⟨
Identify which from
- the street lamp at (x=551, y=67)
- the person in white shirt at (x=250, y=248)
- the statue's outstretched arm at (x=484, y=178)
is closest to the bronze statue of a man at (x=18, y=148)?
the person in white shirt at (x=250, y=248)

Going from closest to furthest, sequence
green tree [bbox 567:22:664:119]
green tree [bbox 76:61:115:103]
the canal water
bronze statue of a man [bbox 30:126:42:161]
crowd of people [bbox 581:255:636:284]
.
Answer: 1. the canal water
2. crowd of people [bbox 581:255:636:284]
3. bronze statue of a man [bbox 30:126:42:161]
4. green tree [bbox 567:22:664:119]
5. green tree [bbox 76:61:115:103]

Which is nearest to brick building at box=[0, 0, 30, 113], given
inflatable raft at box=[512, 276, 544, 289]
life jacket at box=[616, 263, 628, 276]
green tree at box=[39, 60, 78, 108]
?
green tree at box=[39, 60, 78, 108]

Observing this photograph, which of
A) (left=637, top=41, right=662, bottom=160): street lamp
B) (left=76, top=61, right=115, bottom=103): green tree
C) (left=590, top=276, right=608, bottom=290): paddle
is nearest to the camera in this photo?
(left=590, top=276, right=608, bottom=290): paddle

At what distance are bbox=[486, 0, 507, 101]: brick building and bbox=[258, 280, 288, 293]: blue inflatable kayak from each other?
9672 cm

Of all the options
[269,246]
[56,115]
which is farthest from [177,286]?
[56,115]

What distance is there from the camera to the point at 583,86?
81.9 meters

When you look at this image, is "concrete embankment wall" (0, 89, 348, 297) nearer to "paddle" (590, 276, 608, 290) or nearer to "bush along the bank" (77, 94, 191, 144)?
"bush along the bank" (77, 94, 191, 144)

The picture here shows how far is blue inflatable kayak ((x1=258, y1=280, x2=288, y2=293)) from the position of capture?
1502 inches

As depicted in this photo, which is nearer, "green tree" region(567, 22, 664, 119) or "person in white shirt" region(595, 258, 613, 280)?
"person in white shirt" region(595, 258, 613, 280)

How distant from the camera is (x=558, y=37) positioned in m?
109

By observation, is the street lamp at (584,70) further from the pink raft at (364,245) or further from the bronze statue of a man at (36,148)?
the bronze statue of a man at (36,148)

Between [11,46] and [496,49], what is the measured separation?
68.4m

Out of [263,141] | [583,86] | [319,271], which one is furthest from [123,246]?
⟩
REQUEST: Reproduce the lines of the material from the line containing "Of all the options" through the end of the material, substituting "blue rowboat" for "blue inflatable kayak" and leaving everything else unchanged.

ANSWER BELOW:
Of all the options
[269,246]
[56,115]
which is farthest from [177,286]?
[56,115]

What distance is there from the camera to the point at 583,86?
81.9 meters

When you look at this image, is "concrete embankment wall" (0, 89, 348, 297) nearer to "paddle" (590, 276, 608, 290) or nearer to "bush along the bank" (77, 94, 191, 144)?
"bush along the bank" (77, 94, 191, 144)

The picture here shows how far is blue rowboat ((x1=258, y1=280, x2=288, y2=293)) from the position of capture?
1502 inches

As depicted in this photo, which is nearer, "green tree" region(567, 22, 664, 119) or "person in white shirt" region(595, 258, 613, 280)?
"person in white shirt" region(595, 258, 613, 280)

How distant from the camera is (x=558, y=37) positioned in m?
109

By observation, is the street lamp at (584,70) further from the pink raft at (364,245) or further from the bronze statue of a man at (36,148)?
the bronze statue of a man at (36,148)

Between [11,46] and [496,49], what is the measured separation?
68.4m

Out of [263,141] | [583,86] | [319,271], which one is furthest from [123,246]?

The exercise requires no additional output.